The thirteen years he'd been in the bowels of the Underworld, with a slim-to-none chance of surviving Guardian training, had been agonizing, for all of them. Though he was out in the world doing Guardian work now, Ruth still treated a chance to see him like being handed water when on the brink of fatal dehydration.

She tried not to show it too obviously, because he was her brother, which meant she had to give him a lot of shit about things. With the Light Guardian mojo, he'd become way too insightful, aka "pretending to be a know-it-all."

Catriona, his mate and third marked servant, was visiting her adopted father, Lord Keldwyn, in the Fae world, so he'd be alone. However, on the call, he'd promised Mal and Elisa they'd both be at the next family holiday. If he managed it, Ruth would make sure Lady Yvette knew she'd need time off to join them.

She viewed Catriona as a sister-in-law, with a heavy emphasis on sister. Considering the first time they'd met, Ruth had done her best to kill the slim Fae, their relationship had progressed pretty well.

Last night, Ruth had attached a fastener to one of the feathers and strung a chain on it. Before that, she'd returned to the savanna environment to give the others back to the wind. And to give the male one more chance to return.

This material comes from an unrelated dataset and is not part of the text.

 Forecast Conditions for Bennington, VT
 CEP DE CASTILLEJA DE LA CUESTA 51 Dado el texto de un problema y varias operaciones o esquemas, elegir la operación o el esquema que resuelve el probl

He didn't, but Tau had pounced on one of the released feathers, sniffing it suspiciously.

"Yeah. He was pure trouble." The remembrance of just how much trouble shivered over her skin.

Now she was headed for the creek portal, located in the mountain lions' habitat. Mal drove, Elisa in the back seat of the Jeep, her hand on the seat next to Ruth's shoulder.

Fragile humans climbed mountains and jumped out of airplanes. Ate bad food. They could be erased in an instant, and they did those things because their lives were so short and fragile. She wasn't going to be outdone by a mere mortal.

As they pulled up, Adan was already there, waiting.

Her twin had Mal's sculpted cheekbones and jaw, his build and a light bronze skin tone, but Elisa's captivating blue eyes and thick waves of molasses colored hair, though Adan kept his short. Ruth had her father's straight black hair and dark brown eyes with hints of gold, but her mother's barely five-foot height. However, while her mother was an ample-bosomed, tiny waisted hourglass, Ruth's leanness, taut as a steel cable, also came from her father. She'd enhanced it through refinement of her fighting skills and building as much strength as her body would let her have.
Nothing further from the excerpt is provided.